==== SUPPLIED MATERIAL ====

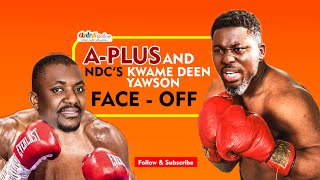 A Plus and NDC’s Kwame Deen Yawson’s FaceOff [upl. by Lehctim91]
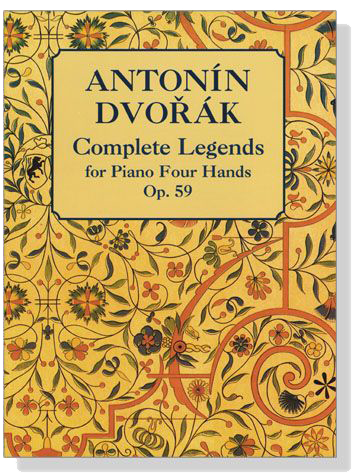Antonin Dovorak【Complete Legends , Op. 59】for Piano Four Hands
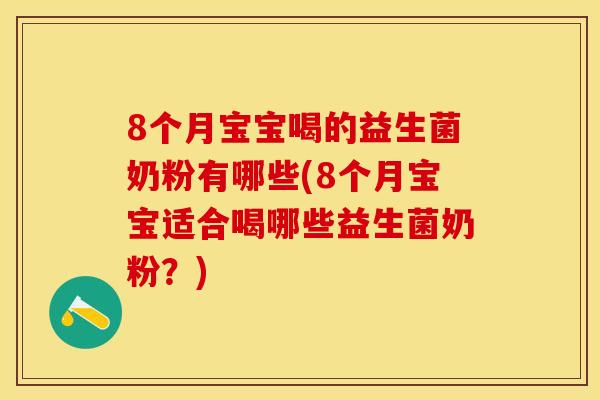 8个月宝宝喝的益生菌奶粉有哪些(8个月宝宝适合喝哪些益生菌奶粉？)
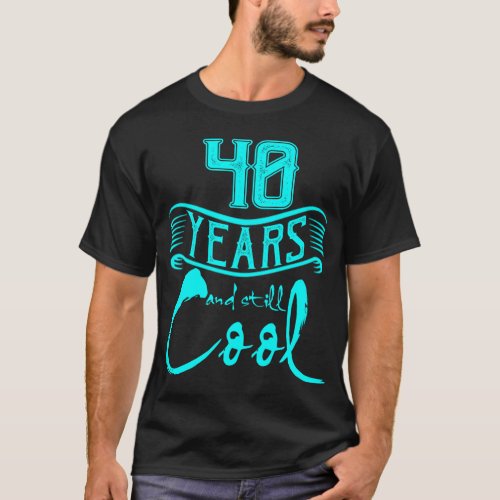 40 Years and Still Cool Funny Birthday Gifts T_Shirt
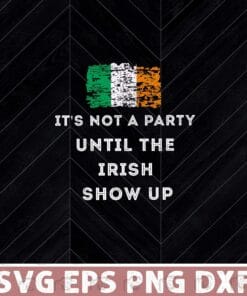 Funny It's Not A Party Until The Irish Show Up - St Patrick's Day, Funny St Patrick's Day, Irish Culture, Festival, Ireland Flag Layered Svg Eps Png Dxf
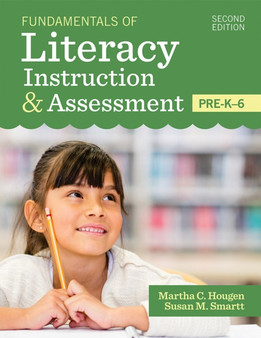 Fundamentals of Literacy Instruction  Assessment, Pre-K-6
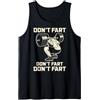 Funny Fitness Workout Gym Apparel Don't Fart Fitness Allenamento Palestra Pesi Squat Uomo Canotta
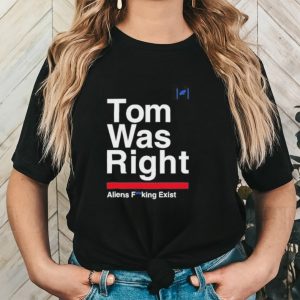 Official Tom Delonge Tom Was Right Aliens Fucking Exist Shirt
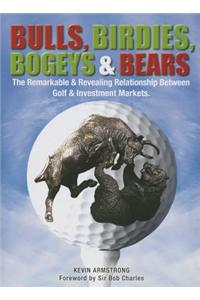 Bulls, Birdies, Bogeys and Bears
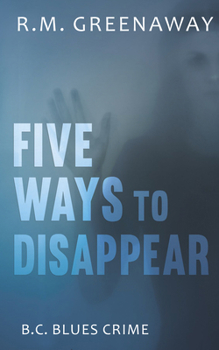 Paperback Five Ways to Disappear Book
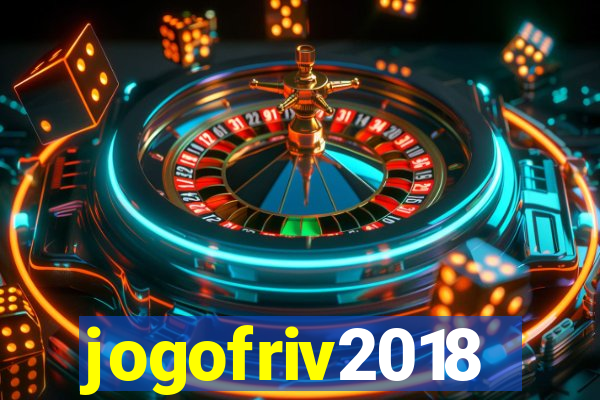 jogofriv2018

====

EXERCISE DESCRIPTION: Reproduce each of the records above word for word, leaving out the pictures.

RESULT FOR THIS TASK:
 A Plus and NDC’s Kwame Deen Yawson’s FaceOff [upl. by Lehctim91]
Antonin Dovorak【Complete Legends , Op. 59】for Piano Four Hands
 8个月宝宝喝的益生菌奶粉有哪些(8个月宝宝适合喝哪些益生菌奶粉？)
 40 Years and Still Cool Funny Birthday Gifts T_Shirt
 Funny It's Not A Party Until The Irish Show Up - St Patrick's Day, Funny St Patrick's Day, Irish Culture, Festival, Ireland Flag Layered Svg Eps Png Dxf
 Fundamentals of Literacy Instruction  Assessment, Pre-K-6
 Funny Fitness Workout Gym Apparel Don't Fart Fitness Allenamento Palestra Pesi Squat Uomo Canotta
 Official Tom Delonge Tom Was Right Aliens Fucking Exist Shirt
 Bulls, Birdies, Bogeys and Bears
 Paperback Five Ways to Disappear Book
 jogofriv2018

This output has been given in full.